THE MIRRORS LEARNED OUR NAMES

 


THE MIRRORS LEARNED OUR NAMES

The town installed the mirrors after the disappearances.

They went up overnight—on lampposts, at bus stops, in the school hallways. Long, narrow mirrors bolted too high to be practical. The mayor said they were for safety. Said people felt less alone when they could see themselves.

No one questioned it. We were tired. People had been vanishing for months, leaving behind beds still warm and doors still locked from the inside.

The mirrors never showed you at first.
Just the street behind you.
Just the hallway you’d already walked through.

Then one morning, I caught my reflection blinking out of sync.

I stared hard. The face in the glass smiled a second too late.

I stepped left. It stayed still.

A woman behind me gasped.
“Don’t,” she whispered. “If it stops copying you, don’t move.”

Too late.

My reflection leaned closer to the glass, pupils dilating like something adjusting to darkness. Its mouth opened, stretching wider than my own jaw could manage.

“I’m almost finished,” it said, in my voice but flatter. Practiced.

The mirror went black.

That night, every mirror in town reflected empty rooms. No people. No movement. Just the sense that someone had just stepped out of frame.

The next morning, the disappearances stopped.

Because no one vanished anymore.

We stayed.
Smiling.
Blinking a little late.

And if you check your phone screen right now—
if your reflection doesn’t quite match—

Don’t move.

It’s still learning how to be you. 👁️


He learned fast.

By the third day, my reflection walked when I walked. It laughed when I laughed. It even remembered the scar on my knuckle—the one from childhood I’d forgotten was there until it traced it lovingly from the other side of the glass.

But something was off.

It breathed when I didn’t.

At night, I started covering every reflective surface. Towels over mirrors. Tape on the TV. I turned my phone face-down like it was a loaded weapon. Still, I felt watched—like my own eyes were following me from somewhere just behind my skull.

The town changed.

People stopped greeting each other. They stood too straight. Smiled too evenly. When you spoke to them, they waited a fraction of a second before responding, like audio lag on a bad call.
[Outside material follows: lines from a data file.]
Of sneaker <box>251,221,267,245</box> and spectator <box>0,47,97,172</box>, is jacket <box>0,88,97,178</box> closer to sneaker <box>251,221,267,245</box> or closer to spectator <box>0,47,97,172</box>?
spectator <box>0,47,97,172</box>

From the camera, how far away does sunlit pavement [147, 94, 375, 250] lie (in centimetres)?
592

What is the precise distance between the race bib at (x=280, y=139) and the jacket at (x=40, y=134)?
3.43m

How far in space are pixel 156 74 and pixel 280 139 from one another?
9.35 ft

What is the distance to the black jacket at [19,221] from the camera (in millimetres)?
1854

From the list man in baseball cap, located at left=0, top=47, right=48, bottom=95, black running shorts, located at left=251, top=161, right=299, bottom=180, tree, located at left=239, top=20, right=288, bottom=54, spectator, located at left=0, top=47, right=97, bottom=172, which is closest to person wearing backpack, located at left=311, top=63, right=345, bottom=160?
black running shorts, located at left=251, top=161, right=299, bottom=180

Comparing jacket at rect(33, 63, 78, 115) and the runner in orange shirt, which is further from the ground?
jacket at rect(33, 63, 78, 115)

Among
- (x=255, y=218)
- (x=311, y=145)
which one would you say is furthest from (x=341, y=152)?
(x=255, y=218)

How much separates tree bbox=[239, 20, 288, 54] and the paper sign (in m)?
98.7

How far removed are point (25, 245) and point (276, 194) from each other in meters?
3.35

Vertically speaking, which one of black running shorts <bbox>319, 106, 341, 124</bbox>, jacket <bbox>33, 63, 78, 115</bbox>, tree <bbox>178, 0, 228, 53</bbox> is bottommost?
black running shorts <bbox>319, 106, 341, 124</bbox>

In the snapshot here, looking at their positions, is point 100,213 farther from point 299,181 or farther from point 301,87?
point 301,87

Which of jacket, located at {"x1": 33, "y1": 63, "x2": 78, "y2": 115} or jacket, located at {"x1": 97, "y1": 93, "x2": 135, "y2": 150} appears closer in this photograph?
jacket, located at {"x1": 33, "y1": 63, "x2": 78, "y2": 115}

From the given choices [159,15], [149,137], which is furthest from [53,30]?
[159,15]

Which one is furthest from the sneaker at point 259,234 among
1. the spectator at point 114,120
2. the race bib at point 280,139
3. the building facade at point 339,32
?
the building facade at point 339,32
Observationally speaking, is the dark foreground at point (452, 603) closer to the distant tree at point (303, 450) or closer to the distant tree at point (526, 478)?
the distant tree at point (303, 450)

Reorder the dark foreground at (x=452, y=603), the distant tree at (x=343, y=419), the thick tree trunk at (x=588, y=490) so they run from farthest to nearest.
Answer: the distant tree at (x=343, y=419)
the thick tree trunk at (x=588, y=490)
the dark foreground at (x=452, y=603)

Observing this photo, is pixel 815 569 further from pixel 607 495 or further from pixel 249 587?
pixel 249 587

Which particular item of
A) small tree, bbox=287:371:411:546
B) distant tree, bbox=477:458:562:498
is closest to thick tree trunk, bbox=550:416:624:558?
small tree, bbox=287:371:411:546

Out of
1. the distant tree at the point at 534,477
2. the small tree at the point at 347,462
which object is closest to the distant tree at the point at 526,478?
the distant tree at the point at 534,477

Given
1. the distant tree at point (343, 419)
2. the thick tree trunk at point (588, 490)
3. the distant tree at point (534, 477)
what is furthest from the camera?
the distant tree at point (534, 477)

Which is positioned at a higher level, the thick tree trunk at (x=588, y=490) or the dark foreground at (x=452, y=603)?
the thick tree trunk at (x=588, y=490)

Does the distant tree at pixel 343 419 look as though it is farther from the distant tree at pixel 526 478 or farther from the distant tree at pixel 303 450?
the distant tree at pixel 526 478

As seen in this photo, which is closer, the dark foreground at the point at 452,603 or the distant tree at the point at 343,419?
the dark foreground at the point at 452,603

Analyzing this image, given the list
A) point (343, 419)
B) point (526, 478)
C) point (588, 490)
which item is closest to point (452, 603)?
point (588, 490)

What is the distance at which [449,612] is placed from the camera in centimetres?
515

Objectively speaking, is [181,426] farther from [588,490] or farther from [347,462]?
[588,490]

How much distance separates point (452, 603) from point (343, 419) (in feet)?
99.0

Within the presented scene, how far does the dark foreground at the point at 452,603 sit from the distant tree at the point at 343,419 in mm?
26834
My neighbor, Mrs. Calder, knocked on my door at 2:17 a.m.

Her face was perfect. Too perfect.

“Have you been practicing?” she asked.

“Practicing what?”

She tilted her head, listening to something I couldn’t hear.
“They say the more you resist, the harder it is to wear you.”

I slammed the door.

That night, I dreamed of glass breaking from the inside. I dreamed of hands pushing outward, palms pressed flat, searching for seams.

When I woke, my bathroom mirror was uncovered.

I don’t remember uncovering it.

The reflection inside wasn’t me anymore.

It stood taller. Straighter. Its eyes were calm in a way human eyes never are.

“You keep improvising,” it said, annoyed. “That makes the transfer messy.”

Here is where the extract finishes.